Ex-minister downplays integrity issues to focus on local matters

Controversial Simailak faces two challengers

By CHRIS WINDEYER

David Simailak says he has unfinished business in Baker Lake.

The past four years have been eventful, to say the least, for Simailak, who's served as energy minister and finance minister during his time in the Legislative Assembly.

He's also been stripped of a cabinet post and censured by the assembly for violations of the Integrity Act during that time. He was ordered to pay a $5,000 fine and had to apologize to his constituents before he could run again.

But that's not what voters are worried about, he says.
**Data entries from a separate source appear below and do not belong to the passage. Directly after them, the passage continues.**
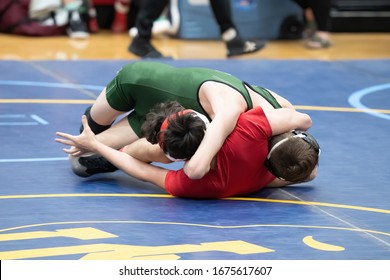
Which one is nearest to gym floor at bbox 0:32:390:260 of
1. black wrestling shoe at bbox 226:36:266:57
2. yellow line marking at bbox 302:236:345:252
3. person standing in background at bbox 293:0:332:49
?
yellow line marking at bbox 302:236:345:252

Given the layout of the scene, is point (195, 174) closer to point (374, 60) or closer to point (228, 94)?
point (228, 94)

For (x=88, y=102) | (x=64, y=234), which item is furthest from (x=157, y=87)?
(x=88, y=102)

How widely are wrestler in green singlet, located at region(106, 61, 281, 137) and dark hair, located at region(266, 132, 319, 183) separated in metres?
0.33

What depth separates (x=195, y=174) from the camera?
4.20m

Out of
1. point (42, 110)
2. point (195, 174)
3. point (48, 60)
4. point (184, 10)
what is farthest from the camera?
point (184, 10)

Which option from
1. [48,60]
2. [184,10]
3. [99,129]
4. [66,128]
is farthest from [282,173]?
[184,10]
In fact, Simailak says many Baker Lake residents felt Norman Pickell, the integrity commissioner, went too far.

"I got some [response]," he said. "More from people of Baker Lake who felt that there was no need to go to that extreme of having to write a letter to constituents and having to go through all of that."

Instead, Simaliak is focusing on local issues this time around. With a booming population – there were more than 1,700 people living in Baker Lake at last count – Simailak is making infrastructure the watchword of his reelection bid.
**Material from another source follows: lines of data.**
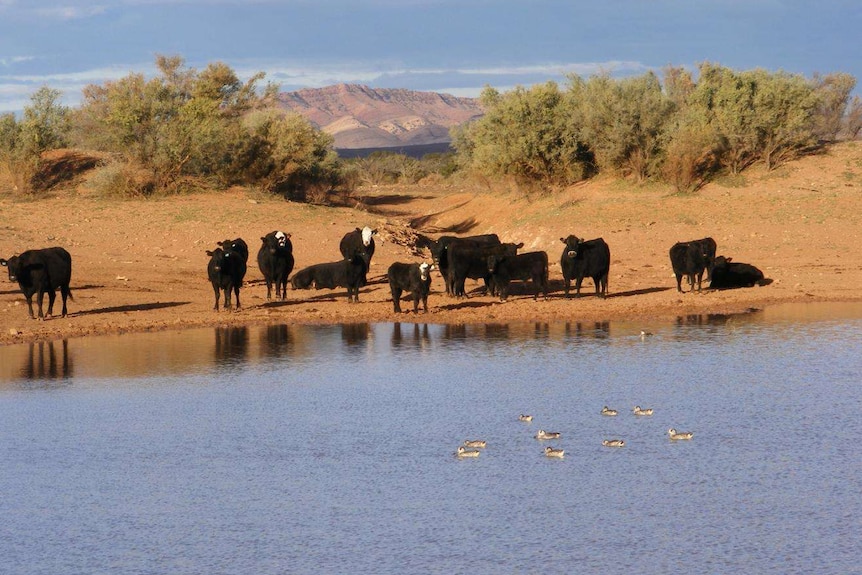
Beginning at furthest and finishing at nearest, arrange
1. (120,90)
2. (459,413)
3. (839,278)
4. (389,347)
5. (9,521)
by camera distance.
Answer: (120,90) < (839,278) < (389,347) < (459,413) < (9,521)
According to information from the last census, Baker Lake grew by 14.7 per cent from 2001 to 2006 and that has left local infrastructure creaking under the weight.

Simailak wants to see the construction of a new community hall, airstrip, water treatment plant, garbage dump and sewage lagoon.

Those last two are important because they are well past capacity, he said.

"Both were designed for a population of about 700 [or] 750," he said.

Simailak also wants to see better health care, with more nurses stationed in Baker Lake, and more visits by doctors and dentists.

One of his opponents, Elijah Amarook, a 38-year-old seasonal wildlife monitor with Areva Resources, the company developing the Kiggavik uranium deposit near town, agrees that Baker Lake needs improvements in healthcare and infrastructure.

And like Simailak, Amarook said growth of the mining industry is driving the pressure on government services.

That means Baker Lake needs more nurses and a bigger hospital, he said. "In order to get checked out, due to the lack of nurses, the waiting period is extremely high."

Amarook also wants to do more to protect the environment. He's worried about what the dozens of barges that service the community and its mining camps pump into Baker Lake. During an interview, he counted from his house eight barges in the lake waiting to unload.

He'd also like to see the contents of the sewage lagoon filtered to prevent contamination of the lake. The lagoon, he says, sometimes overflows.

"That's not good at all," he said.

Amarook, who said he also served on the old Keewatin divisional board of education in the early 1990s, figures he has a good chance of beating Simailak, who won the riding in 2004 by nearly 150 votes over Baker Lake mayor David Aksawnee. Glenn MacLean won the seat in 1999 and served one term as MLA.

As for Simailak, he's getting a positive response on the doorstep, but won't say what he thinks his chances of getting reelected are.

"That's entirely up to the people of Baker Lake," he said.

There's a third candidate in Baker Lake, Moses Aupaluktuq, who didn't return numerous phone calls requesting an interview for this story.